Using nanorobots to
deliver drugs and fight diseases is not a new idea
(check here
or there).
Of course, nanorobots floating inside our bodies to
improve our health are still years away. However, an
international team of American and Australian
researchers is developing a
nanorobot hardware architecture for medical defense
(PDF format, 1.02 MB). They have developed a nanorobot
control design (NCD) software which helps them to
simulate the behavior of these future nanorobots. Their
3-D approach shows 'how nanorobots can effectively
improve health care and medical defense and should
enable innovative real time protection against pandemic
outbreaks.' But read
more...
Let's start with an example, when the influenza virus
start to invade cells. The NCD software shows how "the
bloodstream flows through the vessel in the 3D model.

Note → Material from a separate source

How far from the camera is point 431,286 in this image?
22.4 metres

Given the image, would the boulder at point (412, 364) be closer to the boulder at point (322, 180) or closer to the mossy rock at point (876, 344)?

The vessel endothelial cells denote in brown color the
influenza virus beginning to spread from one cell to
another." (Credit: Cavalcanti et al.)
This second illustration shows "nanorobots detecting
higher concentrations of alpha-NAGA signals within the
bloodstream." (Credit: Cavalcanti et al.) [Note:
"alpha-Nacetylgalactosaminidase (alpha-NAGA) is a
protein identified through the genome mapping, which
belongs to chromosome 22."]
The images above have been created by Adriano
Cavalcanti, the CEO and chairman of the Center for
Automation in Nanobiotech (CAN), who also is
researcher at Monash University in Melbourne. But he was
not alone. He worked with Bijan
Shirinzadeh, an associate professor in the Robotics
and Mechatronics Research Laboratory at Monash
University in Melbourne, Mingjun
Zhang, an associate professor of biomedical
engineering at the University of Tennessee, Knoxville,
TN, and Luiz
Carlos Kretly, professor of electronics at the State
University of Campinas, Brazil.
This latest research work has been accepted by Sensors,
an open-access scientific journal published monthly by
the Molecular Diversity
Preservation International (MDPI), Basel,
Switzerland. Here is a link to this technical paper, "Nanorobot
Hardware Architecture for Medical Defense" (Volume
8, Issue 5, Pages 2932-2958, May 2008) (PDF format, 27
pages, 1.02 MB) from which the above illustrations have
been extracted.
Here is the beginning of the abstract. "This work
presents a new approach with details on the integrated
platform and hardware architecture for nanorobots
application in epidemic control, which should enable
real time in vivo prognosis of biohazard infection. The
recent developments in the field of nanoelectronics,
with transducers progressively shrinking down to smaller
sizes through nanotechnology and carbon nanotubes, are
expected to result in innovative biomedical
instrumentation possibilities, with new therapies and
efficient diagnosis methodologies. The use of integrated
systems, smart biosensors, and programmable nanodevices
are advancing nanoelectronics, enabling the progressive
research and development of molecular machines."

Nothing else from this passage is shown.